◆ EXERCISE AIM
Find every line in the rows below that contains the string "list", and copy each of those lines. Matching is case-sensitive.
═══ DATA PROVIDED
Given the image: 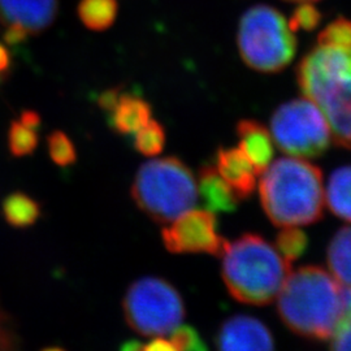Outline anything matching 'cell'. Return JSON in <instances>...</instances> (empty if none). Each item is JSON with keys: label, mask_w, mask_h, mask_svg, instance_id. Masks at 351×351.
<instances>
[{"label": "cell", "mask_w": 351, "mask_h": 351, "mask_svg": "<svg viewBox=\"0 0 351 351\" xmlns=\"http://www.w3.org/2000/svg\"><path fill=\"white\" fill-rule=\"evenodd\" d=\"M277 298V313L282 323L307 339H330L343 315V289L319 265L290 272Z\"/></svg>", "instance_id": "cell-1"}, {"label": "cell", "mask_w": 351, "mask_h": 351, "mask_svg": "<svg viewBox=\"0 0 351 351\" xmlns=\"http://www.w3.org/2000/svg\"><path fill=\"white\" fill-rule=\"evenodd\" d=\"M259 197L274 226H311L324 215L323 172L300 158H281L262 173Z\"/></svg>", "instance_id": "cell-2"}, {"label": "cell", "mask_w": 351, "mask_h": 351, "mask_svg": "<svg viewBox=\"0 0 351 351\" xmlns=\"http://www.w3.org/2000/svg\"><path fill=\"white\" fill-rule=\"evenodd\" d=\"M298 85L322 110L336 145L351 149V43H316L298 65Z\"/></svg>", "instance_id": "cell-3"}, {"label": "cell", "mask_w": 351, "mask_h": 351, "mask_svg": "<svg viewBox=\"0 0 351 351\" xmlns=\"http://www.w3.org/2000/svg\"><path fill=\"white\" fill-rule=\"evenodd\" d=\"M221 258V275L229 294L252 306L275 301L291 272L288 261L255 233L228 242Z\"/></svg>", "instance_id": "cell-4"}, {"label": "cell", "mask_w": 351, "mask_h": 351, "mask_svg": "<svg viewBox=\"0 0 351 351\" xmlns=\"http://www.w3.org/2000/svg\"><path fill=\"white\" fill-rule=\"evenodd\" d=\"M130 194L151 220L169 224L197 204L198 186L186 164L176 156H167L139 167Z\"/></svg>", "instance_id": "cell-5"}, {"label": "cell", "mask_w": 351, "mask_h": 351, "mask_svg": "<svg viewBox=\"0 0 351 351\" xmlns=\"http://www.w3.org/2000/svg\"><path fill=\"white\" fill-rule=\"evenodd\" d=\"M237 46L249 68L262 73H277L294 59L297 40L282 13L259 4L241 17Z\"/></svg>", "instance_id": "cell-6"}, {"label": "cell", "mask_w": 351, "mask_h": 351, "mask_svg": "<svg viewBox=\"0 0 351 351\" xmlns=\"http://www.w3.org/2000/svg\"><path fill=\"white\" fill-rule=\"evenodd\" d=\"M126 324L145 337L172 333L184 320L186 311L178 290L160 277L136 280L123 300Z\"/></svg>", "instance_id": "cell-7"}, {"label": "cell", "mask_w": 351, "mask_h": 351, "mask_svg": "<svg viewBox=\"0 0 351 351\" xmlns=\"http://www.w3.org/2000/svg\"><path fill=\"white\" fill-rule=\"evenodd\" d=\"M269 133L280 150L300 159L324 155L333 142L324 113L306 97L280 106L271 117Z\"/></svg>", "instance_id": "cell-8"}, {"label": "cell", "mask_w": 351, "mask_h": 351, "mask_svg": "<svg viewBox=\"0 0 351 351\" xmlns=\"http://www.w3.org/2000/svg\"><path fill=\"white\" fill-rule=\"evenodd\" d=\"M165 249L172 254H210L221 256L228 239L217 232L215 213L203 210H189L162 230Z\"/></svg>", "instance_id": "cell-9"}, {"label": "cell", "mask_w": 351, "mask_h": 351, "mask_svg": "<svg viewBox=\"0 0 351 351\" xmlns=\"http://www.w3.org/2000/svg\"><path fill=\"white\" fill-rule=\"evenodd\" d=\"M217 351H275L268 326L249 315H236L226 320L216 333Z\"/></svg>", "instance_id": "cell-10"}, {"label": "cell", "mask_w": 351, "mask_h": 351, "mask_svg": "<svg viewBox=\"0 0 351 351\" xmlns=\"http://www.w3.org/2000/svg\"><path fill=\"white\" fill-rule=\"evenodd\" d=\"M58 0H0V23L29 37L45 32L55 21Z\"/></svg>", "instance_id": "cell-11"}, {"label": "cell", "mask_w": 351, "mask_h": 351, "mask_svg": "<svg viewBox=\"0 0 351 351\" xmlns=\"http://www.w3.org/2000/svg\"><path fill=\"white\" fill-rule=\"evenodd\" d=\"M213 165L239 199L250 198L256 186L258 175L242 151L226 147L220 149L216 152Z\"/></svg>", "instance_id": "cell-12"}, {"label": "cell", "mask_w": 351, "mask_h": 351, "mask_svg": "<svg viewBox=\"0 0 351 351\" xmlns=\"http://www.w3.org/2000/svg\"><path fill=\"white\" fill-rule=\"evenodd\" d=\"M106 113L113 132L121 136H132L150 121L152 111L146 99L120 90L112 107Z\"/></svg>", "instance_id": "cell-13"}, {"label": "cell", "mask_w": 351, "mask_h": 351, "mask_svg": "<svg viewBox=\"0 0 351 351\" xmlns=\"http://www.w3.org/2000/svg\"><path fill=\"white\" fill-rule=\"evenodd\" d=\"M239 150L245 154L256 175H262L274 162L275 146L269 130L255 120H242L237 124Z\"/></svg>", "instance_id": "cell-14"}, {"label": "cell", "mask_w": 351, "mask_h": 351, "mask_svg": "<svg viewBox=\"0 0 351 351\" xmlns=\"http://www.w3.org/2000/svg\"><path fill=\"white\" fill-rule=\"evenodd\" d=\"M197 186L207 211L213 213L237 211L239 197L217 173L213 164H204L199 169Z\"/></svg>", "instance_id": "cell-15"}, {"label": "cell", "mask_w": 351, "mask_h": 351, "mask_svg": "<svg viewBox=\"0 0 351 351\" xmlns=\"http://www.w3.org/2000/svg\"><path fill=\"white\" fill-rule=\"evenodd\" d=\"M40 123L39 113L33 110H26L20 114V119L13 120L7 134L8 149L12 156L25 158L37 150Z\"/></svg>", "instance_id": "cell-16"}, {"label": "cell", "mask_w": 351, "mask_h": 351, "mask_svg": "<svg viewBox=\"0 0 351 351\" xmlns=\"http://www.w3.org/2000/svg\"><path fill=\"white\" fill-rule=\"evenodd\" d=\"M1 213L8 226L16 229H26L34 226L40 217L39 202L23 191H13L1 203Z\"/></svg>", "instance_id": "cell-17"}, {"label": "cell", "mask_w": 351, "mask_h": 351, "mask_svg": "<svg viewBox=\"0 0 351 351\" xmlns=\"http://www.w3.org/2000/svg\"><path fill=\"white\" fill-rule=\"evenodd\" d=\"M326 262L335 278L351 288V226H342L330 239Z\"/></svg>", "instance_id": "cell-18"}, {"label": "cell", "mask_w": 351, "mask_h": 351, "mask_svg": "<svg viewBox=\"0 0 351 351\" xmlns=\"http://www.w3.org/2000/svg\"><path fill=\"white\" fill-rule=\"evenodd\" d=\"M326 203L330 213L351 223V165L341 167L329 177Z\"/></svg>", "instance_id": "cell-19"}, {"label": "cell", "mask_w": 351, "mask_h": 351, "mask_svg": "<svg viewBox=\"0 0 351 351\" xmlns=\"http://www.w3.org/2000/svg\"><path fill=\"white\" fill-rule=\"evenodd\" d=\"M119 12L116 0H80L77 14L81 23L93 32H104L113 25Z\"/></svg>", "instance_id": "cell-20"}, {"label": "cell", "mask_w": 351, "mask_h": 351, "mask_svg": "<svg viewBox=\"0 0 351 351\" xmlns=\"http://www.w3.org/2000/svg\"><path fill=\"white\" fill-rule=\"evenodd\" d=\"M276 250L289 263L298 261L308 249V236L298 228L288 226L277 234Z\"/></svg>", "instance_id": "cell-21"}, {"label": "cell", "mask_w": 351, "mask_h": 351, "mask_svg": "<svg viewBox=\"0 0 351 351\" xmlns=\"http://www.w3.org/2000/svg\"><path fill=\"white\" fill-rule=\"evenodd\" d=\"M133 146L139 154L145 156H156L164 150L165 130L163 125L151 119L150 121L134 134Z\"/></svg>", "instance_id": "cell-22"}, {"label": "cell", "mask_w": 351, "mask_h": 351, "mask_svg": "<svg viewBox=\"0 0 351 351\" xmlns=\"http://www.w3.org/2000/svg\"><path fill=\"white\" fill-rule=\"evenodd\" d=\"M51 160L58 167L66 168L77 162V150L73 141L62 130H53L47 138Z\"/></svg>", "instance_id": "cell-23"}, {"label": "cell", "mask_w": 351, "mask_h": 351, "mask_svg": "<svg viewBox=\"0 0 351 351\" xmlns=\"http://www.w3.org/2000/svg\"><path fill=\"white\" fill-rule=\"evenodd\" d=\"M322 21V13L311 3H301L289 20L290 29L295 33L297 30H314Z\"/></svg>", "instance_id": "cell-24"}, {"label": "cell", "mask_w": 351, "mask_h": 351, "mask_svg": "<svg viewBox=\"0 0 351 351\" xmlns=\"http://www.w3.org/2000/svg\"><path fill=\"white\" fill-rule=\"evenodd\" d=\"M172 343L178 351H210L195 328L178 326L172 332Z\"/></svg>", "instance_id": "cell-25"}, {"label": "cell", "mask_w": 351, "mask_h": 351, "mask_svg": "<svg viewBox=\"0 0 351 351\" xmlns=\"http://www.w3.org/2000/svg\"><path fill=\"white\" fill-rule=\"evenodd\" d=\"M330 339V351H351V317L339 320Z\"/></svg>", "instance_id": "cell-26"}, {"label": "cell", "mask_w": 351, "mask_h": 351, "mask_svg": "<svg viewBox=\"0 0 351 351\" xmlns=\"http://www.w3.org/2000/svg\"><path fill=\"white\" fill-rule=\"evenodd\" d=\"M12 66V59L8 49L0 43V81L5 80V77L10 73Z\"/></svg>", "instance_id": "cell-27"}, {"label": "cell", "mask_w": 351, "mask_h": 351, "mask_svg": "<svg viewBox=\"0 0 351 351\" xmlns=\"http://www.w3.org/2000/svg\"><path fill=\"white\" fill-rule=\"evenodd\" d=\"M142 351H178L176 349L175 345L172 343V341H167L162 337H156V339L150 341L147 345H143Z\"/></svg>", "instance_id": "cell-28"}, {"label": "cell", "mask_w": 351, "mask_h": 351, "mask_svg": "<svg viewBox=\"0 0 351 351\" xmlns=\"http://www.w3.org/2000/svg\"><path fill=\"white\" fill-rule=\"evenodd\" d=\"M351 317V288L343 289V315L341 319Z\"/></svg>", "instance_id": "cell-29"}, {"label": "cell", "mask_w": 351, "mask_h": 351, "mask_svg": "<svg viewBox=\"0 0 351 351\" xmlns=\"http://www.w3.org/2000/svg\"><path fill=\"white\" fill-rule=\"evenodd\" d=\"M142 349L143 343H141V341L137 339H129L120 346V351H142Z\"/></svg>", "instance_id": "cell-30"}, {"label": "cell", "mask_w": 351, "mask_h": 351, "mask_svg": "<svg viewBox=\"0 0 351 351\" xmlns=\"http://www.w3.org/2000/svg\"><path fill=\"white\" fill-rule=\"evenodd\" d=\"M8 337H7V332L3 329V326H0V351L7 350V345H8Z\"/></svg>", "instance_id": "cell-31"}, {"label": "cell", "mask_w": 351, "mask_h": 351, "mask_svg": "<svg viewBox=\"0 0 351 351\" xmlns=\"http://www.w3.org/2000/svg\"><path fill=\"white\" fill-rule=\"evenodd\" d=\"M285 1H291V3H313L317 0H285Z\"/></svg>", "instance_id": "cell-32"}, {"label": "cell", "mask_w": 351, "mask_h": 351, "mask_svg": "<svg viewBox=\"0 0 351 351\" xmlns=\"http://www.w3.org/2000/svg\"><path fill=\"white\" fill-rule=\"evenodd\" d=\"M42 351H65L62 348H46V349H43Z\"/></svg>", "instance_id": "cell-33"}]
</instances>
══════
═══ DATA PROVIDED
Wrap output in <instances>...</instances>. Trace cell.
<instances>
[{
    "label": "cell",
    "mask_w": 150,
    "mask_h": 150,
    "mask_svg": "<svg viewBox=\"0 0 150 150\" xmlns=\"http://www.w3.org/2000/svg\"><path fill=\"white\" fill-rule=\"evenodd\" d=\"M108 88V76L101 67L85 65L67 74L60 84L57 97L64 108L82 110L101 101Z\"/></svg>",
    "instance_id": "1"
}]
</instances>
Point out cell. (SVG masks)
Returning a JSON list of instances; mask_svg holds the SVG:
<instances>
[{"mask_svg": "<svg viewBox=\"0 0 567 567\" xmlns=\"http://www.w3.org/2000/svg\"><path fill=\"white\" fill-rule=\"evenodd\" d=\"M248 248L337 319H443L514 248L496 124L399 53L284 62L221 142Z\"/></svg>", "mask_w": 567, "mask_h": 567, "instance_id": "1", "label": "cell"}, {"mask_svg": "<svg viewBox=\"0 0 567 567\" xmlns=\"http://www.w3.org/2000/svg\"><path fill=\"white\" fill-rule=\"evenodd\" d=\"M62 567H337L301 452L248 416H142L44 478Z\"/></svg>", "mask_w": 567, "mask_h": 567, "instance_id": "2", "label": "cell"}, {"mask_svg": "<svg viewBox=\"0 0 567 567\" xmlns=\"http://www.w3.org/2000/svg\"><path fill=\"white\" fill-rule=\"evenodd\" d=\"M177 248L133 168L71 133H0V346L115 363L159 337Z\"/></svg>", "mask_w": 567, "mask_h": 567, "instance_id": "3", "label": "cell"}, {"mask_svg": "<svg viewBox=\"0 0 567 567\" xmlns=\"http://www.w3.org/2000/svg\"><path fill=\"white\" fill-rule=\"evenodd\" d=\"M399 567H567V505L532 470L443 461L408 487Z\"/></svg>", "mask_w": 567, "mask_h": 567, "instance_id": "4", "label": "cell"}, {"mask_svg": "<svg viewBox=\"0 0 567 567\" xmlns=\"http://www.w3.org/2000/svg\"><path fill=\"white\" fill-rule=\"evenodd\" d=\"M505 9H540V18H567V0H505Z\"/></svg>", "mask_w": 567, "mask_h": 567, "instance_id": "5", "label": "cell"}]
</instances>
══════
═══ DATA PROVIDED
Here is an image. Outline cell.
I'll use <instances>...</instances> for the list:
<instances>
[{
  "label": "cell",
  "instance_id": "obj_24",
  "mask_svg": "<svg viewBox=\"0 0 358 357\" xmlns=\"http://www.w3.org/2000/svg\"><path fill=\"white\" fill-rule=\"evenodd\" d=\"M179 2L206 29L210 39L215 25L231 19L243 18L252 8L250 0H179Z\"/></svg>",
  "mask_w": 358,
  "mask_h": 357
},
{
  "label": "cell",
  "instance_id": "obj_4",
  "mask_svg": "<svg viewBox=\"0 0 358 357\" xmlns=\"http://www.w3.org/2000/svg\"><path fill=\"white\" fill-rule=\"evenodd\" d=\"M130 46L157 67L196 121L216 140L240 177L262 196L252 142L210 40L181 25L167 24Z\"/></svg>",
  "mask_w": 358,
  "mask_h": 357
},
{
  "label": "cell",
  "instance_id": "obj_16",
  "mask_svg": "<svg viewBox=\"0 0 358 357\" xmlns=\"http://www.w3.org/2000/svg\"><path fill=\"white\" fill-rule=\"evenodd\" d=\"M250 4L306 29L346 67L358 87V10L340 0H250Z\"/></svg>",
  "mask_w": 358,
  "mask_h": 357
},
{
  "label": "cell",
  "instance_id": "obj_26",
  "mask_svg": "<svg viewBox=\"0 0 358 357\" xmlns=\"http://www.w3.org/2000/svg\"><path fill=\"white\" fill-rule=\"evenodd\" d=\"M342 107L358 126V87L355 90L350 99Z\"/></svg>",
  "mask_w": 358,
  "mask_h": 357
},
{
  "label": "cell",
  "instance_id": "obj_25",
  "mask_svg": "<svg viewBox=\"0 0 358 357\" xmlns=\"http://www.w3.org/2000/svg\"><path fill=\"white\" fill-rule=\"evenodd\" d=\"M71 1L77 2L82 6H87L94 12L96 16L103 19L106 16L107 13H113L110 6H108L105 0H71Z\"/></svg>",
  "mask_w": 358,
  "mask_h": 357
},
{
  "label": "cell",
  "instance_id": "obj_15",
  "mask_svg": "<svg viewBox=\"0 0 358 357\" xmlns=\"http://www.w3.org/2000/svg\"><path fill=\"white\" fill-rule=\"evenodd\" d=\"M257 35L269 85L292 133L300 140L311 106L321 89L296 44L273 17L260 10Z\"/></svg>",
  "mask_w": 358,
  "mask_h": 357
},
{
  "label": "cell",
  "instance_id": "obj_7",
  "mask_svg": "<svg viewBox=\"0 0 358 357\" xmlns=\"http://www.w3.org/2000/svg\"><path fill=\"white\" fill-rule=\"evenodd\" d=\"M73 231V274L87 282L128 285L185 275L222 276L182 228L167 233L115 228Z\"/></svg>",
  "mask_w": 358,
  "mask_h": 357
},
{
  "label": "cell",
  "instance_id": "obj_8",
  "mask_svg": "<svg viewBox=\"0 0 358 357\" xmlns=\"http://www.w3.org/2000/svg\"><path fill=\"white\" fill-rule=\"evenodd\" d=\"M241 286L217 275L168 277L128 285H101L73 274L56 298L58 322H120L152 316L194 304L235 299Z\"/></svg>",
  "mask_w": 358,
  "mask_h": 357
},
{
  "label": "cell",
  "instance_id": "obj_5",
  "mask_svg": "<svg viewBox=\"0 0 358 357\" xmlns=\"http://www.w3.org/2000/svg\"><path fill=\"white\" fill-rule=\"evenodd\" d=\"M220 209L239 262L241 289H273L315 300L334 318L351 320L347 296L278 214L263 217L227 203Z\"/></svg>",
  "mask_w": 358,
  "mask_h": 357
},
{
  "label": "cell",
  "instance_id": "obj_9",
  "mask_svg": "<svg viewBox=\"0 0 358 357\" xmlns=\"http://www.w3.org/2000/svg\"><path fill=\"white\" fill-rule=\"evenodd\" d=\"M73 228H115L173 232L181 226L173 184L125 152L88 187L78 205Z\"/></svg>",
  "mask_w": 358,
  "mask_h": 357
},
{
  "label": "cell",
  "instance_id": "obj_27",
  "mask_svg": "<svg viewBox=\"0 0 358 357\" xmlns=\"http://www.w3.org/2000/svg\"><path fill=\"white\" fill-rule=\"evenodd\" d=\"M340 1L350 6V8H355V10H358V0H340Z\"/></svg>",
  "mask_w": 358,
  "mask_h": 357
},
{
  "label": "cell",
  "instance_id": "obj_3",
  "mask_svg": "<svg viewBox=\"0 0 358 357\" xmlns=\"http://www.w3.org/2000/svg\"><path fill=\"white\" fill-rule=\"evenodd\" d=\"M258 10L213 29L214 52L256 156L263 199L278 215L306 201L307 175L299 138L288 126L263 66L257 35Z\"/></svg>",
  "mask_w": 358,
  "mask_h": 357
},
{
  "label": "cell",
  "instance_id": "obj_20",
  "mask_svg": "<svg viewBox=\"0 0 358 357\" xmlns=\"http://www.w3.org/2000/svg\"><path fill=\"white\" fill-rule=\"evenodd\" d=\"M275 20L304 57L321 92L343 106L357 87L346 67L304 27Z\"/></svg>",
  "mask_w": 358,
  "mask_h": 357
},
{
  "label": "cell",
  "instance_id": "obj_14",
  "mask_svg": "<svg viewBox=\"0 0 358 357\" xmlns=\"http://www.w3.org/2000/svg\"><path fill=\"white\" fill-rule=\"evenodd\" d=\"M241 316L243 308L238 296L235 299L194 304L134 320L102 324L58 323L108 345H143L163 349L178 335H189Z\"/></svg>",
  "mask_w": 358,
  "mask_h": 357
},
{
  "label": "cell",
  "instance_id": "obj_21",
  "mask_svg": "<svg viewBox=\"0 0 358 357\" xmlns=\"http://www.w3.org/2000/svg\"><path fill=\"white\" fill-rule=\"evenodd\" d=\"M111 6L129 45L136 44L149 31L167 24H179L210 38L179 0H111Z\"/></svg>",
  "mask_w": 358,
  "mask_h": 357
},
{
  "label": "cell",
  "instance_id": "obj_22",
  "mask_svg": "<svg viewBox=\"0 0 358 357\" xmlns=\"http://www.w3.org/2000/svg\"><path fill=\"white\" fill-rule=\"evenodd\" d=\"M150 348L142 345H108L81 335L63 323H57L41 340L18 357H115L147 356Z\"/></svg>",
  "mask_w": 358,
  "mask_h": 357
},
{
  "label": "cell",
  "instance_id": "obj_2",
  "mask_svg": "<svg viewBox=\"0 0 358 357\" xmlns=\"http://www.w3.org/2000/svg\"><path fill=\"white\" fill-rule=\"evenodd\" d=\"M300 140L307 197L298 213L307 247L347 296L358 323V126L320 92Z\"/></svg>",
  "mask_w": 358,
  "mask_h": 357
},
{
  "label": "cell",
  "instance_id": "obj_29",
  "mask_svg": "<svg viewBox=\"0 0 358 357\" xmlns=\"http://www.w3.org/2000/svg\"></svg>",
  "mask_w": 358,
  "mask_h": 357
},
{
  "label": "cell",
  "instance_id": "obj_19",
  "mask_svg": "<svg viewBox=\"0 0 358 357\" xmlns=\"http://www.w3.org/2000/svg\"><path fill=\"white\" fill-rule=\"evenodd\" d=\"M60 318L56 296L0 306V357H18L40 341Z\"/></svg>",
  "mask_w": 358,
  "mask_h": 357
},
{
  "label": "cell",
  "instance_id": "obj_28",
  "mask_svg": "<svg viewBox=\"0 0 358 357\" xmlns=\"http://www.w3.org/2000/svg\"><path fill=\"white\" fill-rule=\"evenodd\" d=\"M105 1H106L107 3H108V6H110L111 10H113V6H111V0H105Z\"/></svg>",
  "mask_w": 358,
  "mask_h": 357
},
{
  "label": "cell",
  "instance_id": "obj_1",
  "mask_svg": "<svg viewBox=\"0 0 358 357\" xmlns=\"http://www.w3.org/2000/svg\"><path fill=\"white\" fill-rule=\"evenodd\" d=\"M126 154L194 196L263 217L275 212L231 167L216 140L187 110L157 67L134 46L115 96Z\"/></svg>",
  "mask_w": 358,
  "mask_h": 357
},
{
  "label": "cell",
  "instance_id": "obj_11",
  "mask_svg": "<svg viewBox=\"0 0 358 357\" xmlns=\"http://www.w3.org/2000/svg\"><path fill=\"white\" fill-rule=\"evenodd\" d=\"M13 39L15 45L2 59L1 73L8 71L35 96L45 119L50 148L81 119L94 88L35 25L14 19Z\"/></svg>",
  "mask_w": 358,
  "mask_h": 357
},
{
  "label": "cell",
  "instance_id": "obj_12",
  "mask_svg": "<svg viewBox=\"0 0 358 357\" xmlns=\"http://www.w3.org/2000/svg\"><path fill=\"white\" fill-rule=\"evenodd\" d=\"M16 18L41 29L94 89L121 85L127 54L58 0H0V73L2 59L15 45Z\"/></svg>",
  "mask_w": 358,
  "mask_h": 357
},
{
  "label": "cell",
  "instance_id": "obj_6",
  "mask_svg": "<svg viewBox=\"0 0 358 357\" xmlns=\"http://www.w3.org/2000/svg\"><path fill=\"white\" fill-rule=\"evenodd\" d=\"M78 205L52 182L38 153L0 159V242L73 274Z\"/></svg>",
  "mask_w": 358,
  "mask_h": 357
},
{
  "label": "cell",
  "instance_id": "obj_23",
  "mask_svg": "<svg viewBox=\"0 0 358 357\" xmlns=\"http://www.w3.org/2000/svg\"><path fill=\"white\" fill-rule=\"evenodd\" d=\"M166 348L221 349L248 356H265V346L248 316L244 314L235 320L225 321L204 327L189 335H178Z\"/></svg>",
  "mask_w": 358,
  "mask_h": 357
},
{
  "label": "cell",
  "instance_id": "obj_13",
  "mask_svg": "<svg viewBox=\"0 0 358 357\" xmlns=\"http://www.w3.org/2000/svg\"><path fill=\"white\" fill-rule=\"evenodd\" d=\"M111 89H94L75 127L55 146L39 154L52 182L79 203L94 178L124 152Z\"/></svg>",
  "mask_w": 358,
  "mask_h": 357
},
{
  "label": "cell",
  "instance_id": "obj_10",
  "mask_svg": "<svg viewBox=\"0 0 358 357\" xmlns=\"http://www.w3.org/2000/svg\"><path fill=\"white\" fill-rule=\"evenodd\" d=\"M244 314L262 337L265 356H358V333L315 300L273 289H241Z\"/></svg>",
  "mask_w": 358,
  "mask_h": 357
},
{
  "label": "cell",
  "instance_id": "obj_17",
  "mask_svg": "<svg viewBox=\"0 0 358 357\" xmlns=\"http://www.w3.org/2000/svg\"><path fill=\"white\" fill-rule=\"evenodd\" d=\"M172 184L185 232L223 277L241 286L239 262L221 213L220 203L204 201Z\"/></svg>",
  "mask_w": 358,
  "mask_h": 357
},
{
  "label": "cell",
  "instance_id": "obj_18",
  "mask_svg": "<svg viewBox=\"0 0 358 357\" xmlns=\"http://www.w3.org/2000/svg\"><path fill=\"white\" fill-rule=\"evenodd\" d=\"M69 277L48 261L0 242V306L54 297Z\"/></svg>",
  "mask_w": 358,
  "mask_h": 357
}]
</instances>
══════
◆ REPLY
Returning a JSON list of instances; mask_svg holds the SVG:
I'll use <instances>...</instances> for the list:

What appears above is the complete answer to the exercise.